**AIM OF THE EXERCISE**. Below are the entries; output exactly the lines from the one containing "From what is listed as" through the final line, inclusive.

(Stored data)
__________
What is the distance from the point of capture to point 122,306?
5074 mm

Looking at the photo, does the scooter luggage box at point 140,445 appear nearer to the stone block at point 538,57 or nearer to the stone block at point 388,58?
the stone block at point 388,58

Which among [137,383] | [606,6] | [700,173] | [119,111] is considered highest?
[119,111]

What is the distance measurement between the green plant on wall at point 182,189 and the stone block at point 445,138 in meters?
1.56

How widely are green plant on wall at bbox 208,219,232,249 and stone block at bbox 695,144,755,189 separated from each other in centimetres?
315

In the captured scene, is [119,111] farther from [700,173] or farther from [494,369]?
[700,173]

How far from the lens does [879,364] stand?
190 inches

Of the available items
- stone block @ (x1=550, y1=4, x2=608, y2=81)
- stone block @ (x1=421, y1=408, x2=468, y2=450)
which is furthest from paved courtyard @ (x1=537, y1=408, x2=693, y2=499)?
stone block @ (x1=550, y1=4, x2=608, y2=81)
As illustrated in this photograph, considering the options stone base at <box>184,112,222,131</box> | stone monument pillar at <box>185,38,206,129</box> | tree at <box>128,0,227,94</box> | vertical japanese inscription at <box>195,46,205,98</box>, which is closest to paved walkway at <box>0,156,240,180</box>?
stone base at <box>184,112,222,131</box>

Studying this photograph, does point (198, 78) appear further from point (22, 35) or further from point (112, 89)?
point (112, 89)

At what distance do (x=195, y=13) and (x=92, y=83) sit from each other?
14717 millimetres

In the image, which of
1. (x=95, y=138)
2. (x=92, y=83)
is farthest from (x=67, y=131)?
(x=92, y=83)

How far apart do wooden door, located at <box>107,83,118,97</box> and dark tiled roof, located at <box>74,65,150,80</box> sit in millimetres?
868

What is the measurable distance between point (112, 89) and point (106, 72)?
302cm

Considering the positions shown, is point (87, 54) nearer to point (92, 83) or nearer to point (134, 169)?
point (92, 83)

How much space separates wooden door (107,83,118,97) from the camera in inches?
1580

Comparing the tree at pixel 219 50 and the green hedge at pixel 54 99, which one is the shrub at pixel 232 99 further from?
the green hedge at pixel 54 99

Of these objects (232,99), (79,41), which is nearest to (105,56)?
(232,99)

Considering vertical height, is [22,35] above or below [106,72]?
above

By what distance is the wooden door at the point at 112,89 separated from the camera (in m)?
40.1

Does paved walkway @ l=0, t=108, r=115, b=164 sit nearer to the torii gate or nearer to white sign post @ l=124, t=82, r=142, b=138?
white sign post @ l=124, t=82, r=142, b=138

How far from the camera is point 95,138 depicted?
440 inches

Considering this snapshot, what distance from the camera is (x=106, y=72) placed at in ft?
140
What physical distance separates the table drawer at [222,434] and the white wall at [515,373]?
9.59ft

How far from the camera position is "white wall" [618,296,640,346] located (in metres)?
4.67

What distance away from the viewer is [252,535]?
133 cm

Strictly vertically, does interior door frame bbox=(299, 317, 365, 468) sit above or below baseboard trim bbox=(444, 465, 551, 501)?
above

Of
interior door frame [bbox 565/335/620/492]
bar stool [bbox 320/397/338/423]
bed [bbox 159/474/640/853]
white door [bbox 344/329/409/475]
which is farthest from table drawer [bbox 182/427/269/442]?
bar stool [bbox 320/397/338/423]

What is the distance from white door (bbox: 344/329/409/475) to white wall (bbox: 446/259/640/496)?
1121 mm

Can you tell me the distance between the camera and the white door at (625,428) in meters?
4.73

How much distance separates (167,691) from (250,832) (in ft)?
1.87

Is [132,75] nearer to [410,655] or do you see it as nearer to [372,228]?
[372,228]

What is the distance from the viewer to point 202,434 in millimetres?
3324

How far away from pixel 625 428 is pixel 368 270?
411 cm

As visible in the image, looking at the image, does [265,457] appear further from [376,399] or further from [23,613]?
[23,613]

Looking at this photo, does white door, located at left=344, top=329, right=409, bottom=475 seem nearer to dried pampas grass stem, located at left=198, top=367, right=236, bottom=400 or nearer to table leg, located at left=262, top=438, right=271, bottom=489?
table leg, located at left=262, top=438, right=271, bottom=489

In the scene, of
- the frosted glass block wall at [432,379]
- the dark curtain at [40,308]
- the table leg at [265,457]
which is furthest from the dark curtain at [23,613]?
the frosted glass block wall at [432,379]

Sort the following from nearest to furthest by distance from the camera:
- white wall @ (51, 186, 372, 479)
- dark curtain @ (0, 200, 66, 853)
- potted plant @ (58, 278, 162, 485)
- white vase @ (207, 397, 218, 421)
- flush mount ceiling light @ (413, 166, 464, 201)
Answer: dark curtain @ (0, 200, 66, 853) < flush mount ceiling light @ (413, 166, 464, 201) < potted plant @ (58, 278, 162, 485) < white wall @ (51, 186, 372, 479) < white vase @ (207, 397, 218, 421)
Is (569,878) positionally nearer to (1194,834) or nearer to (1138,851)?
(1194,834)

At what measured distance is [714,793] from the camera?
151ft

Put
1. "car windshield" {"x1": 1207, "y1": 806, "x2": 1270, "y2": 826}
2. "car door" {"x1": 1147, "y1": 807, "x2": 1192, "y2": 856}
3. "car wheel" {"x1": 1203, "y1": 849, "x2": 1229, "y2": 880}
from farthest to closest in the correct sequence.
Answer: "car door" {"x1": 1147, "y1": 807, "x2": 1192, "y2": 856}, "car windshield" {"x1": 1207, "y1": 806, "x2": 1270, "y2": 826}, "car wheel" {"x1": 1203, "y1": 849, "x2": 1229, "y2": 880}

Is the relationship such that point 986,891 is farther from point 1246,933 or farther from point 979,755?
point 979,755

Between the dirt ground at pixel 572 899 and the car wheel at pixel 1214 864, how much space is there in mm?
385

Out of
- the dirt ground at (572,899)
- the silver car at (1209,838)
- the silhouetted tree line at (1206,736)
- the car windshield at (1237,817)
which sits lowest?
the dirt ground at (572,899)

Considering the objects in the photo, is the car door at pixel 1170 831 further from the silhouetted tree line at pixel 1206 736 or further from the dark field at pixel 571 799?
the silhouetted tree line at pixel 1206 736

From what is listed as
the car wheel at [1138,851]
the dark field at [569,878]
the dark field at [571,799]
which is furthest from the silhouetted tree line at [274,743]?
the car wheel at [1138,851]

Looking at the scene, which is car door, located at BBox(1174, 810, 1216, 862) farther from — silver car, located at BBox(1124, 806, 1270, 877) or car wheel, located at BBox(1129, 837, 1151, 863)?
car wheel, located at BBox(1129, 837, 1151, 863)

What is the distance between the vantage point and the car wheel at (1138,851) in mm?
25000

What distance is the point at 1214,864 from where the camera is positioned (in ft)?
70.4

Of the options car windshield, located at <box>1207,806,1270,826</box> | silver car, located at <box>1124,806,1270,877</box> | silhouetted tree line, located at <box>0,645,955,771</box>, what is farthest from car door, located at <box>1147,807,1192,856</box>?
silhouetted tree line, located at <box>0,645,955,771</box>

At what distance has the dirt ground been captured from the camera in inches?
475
__________
**RESULT OF THIS TASK**.
From what is listed as
the car wheel at [1138,851]
the dark field at [569,878]
the dark field at [571,799]
which is furthest from the silhouetted tree line at [274,743]?
the car wheel at [1138,851]

Looking at the scene, which is car door, located at BBox(1174, 810, 1216, 862) farther from — silver car, located at BBox(1124, 806, 1270, 877) or car wheel, located at BBox(1129, 837, 1151, 863)?
car wheel, located at BBox(1129, 837, 1151, 863)

What is the distance between the vantage point and the car wheel at (1138,851) in mm?
25000

What distance is the point at 1214,864 from where the camera is positioned (in ft)?
70.4

Of the options car windshield, located at <box>1207,806,1270,826</box> | silver car, located at <box>1124,806,1270,877</box> | silhouetted tree line, located at <box>0,645,955,771</box>, what is farthest from car door, located at <box>1147,807,1192,856</box>?
silhouetted tree line, located at <box>0,645,955,771</box>

At what distance has the dirt ground been captured from the camera in inches?
475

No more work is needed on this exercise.